Provided text -

:::::

1.   Basis of Presentation

  In management's opinion, the accompanying financial statements
contain all adjustments (consisting solely of normal recurring
accruals) necessary to present fairly the financial position of
National Energy Group, Inc. (the "Company") as of March 31, 1996,
the related results of operations for the three month periods
ended March 31, 1996 and 1995 and cash flows for the three month
periods ended March 31, 1996 and 1995.

  The accompanying unaudited financial statements have been
prepared pursuant to the rules and regulations of the Securities
and Exchange Commission.  Certain information and disclosures
normally included in annual financial statements prepared in
accordance with generally accepted accounting principles have
been omitted pursuant to those rules and regulations, although
the Company believes that the disclosures made are adequate to
make the information presented not misleading.  These financial
statements should be read in conjunction with the Company's
financial statements and notes thereto included in the Company's
Annual Report on Form 10-KSB for the year ended December 31,
1995.

  The Company has capitalized internal costs of $33,400 and
$27,150 for the three months ended March 31, 1996 and 1995.
These capitalized internal costs are costs that can be directly
identified  with acquisition, exploration and development
activities.

  Fees from overhead charges billed to working interest owners of
$53,214 and $32,340 for the three months ended March 31, 1996 and
1995, respectively, have been classified as a reduction of
general and administrative expenses in the accompanying
statements of operations.

  Certain previously reported amounts have been reclassified to
conform with the 1996 presentation.

  The results of operations for the three months ended March 31,
1996 are not necessarily indicative of the results expected for
the full year.

  Primary earnings (loss) per common and common equivalent share
data is computed by dividing net income (loss) adjusted for
preferred stock dividend requirements of  $236,250 and $131,250
for the three months ended March 31, 1996 and 1995, respectively,
by the weighted average number of common and common equivalent
shares outstanding during each period.  Shares issuable upon
exercise of options and warrants are included in the computation
of earnings per common and common equivalent share to the extent
they are dilutive.  Fully diluted earnings (loss) per share
computations also assume conversion of the Company's preferred
stock if such conversion has a



                                  9

<PAGE>



dilutive effect. Fully diluted earnings (loss) per share is not
shown because it would not be significantly different from the
amounts shown or would be antidilutive.

:::::

(Spatial reasoning question data)

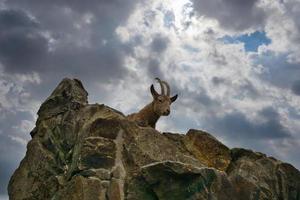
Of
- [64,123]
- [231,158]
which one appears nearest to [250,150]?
[231,158]

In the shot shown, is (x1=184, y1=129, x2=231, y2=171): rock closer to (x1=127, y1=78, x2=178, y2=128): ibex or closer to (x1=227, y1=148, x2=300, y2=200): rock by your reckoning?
(x1=227, y1=148, x2=300, y2=200): rock

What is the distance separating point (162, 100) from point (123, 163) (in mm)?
7440

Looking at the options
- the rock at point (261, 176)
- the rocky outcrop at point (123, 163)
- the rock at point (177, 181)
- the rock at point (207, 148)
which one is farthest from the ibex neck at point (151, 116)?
the rock at point (177, 181)

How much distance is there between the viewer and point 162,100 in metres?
32.6

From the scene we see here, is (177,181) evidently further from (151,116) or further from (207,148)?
(151,116)

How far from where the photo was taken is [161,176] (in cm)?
2500

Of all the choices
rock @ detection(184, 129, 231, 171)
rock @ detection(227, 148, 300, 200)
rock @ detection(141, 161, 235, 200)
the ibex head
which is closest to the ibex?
the ibex head

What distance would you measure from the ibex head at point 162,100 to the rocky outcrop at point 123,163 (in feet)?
7.45

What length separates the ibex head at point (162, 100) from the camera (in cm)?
3209

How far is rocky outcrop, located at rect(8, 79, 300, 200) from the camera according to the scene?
82.4 feet

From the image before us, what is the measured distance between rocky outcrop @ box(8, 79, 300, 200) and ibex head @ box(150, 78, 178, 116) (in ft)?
7.45

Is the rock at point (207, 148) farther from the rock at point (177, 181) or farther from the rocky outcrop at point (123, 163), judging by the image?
the rock at point (177, 181)

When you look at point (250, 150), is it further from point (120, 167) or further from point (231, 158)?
point (120, 167)

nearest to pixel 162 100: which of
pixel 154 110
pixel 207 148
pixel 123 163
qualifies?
pixel 154 110
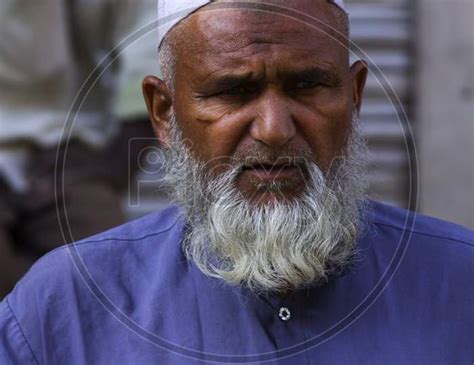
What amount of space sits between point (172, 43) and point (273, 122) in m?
0.39

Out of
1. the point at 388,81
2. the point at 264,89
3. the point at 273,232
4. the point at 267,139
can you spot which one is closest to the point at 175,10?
the point at 264,89

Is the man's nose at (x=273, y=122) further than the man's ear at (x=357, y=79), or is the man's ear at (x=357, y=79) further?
the man's ear at (x=357, y=79)

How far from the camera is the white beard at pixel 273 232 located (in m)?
2.48

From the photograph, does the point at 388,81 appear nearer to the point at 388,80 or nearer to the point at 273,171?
the point at 388,80

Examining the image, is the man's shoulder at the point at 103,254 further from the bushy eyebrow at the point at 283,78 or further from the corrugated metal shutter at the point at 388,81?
the corrugated metal shutter at the point at 388,81

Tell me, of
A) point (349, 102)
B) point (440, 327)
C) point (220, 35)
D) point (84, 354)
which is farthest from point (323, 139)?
point (84, 354)

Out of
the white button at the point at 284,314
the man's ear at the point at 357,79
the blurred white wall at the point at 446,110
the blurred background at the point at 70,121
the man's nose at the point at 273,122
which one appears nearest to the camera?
the man's nose at the point at 273,122

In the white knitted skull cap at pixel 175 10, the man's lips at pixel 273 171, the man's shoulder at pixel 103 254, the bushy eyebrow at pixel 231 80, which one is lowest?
the man's shoulder at pixel 103 254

:::::

What the exercise asks -
Echo the part of the financial statement note from "Fees from overhead" to "statements of operations." word for word. The items stand apart from the financial statement note and are not connected to it.

Task output -
Fees from overhead charges billed to working interest owners of
$53,214 and $32,340 for the three months ended March 31, 1996 and
1995, respectively, have been classified as a reduction of
general and administrative expenses in the accompanying
statements of operations.